Rave Culture Draws in Many Local Teens

Liz Steddin

Nestled between the Mission and Financial Districts of San Francisco is the DNA lounge; a colorful and eccentric rave destination that draws in crowds of all people. The venue has been a part of San Francisco since 1985, and many Bay Area locals can recall their own DNA experiences while growing up in the area. The club was recently declared both “Best Dance Club” and “Best Live Music Venue” in the SF Weekly Readers’ Poll, and is recognized throughout the Bay Area as the go-to spot to celebrate and discover rave culture. 

The venue draws in a large demographic of high school students, as they frequently host ‘all-age events’, often attracting Novato High students. During these events, students pack into carpools and head to San Francisco dressed in their flashiest outfits. 

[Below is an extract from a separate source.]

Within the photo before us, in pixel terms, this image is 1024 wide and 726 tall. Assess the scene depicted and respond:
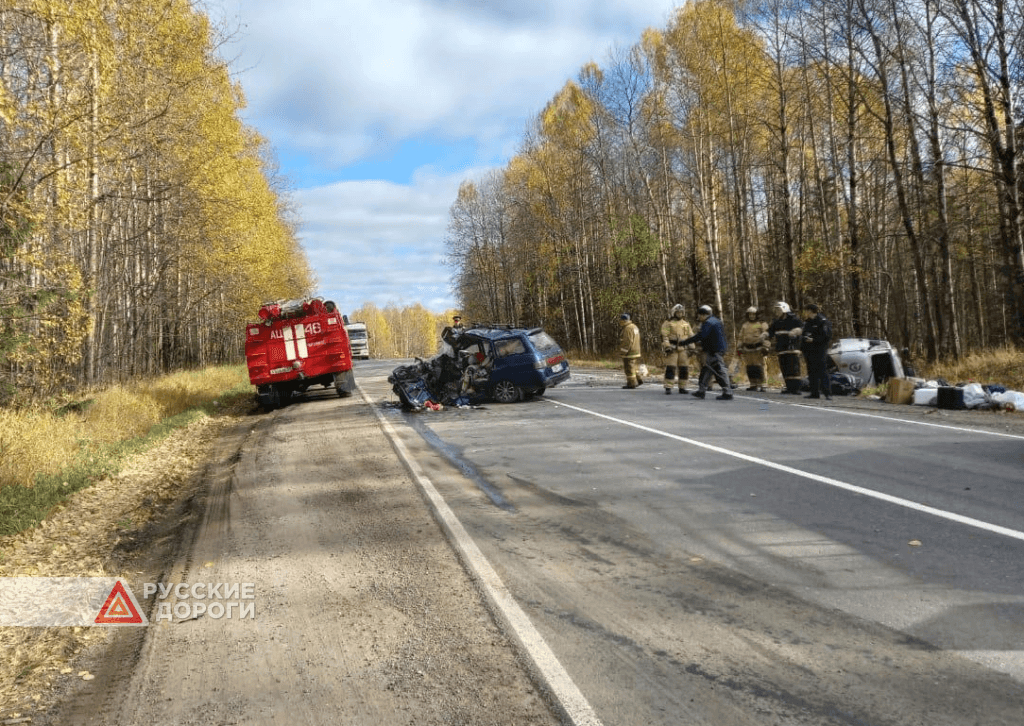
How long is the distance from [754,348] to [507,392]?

The lounge is made up of a large stage and dance floor, with a seating area upstairs, and is conveniently located next door to a pizzeria. Although all ages are permitted, the audience is made up of mostly 17 to 23 year-olds, with the older crowd in the clear minority. 

Vibrant lights and fast-paced techno music characterize the room, and attendees are immediately thrown into sensory overload. Although incredibly intense, many people find comfort and exhilaration in this type of environment.

Jordan Hovey, an avid attendee of the DNA lounge, recounts her experiences there. 

“In general, I have a lot of fun. It’s a place that I can use as an outlet. I can dress however I want, and I can dance with my friends and meet new people, which is something that’s hard to do in Marin County,” said Hovey, who understands the feeling of genuine enjoyment of a rave. “I honestly think it’s helped me a lot with being comfortable with who I am in my body. I’ve struggled in the past with self confidence and body issues, but I think the fact that everyone there is so loving, and I have such great friends who help me get out of my bubble has helped me have a good time. It’s made me a much more outgoing person, and someone who’s more confident in myself.”

One of the main draw factors to rave culture is the trance-like techno music that is played, usually DJ’d live at events. DNA features both local and traveling artists, and has specifically-themed music each night. 

Former Novato High student Lukas Peters has been a frequent DJ and staff member for the DNA lounge. To describe his experience raving, he says “Raving is an incredibly communal experience once you get past the crazy outfits and even crazier music. People rave to enjoy music of all kinds in a super accepting environment. No matter who you are, what you like, how you dress, or why you rave, you are a part of a family.” 

Peters moved on to UCLA following graduation, but still goes out of his way to celebrate rave culture and pursue his passion of performing. Peters described the feeling of performing for the rave scene.

“Getting to perform in front of tens or even hundreds of people is electrifying,” he said. “I have such a love for the music I play and having the opportunity to share that with an audience, even if it’s only for an hour, is such a gift. Music is such a positive and connecting force, so to see a crowd of people living in the moment, dancing their hearts out, makes me happy to be alive.”

Although raves may seem inviting from the outside, there is a lot going on inside that makes some audience members feel uncomfortable and often unsafe. Because raves are both sensory and visual experiences, many people choose to use substances such as MDMA (molly), LSD, psychedelic mushrooms, and alcohol. 

The combination of lights, noise, substances, and body heat makes the vibe of DNA overly intense and off-putting for a lot of people. Those interested in attending raves should heavily consider the environment they are about to immerse themselves in before spending the $15-30 entry fee.

Novato High junior Powell Nielsen expressed his outlook on the SF DNA lounge. 

“I’ve heard experiences where people go and expect one thing, and it turns out to be something very different. I know that a lot of people have bad experiences on drugs there, because of the lights and sound,” he said. “There’s a stigma of people just going there to get messed up.” 

Because raves can potentially turn into dangerous situations, it’s imperative for those attending to be prepared by arranging for a designated driver and going with people they trust will be of aid if anything goes wrong. Although rave culture can potentially be transformative for some, it is important to do a fair amount of research before stepping into it, and to make sure it is something you will find true enjoyment in.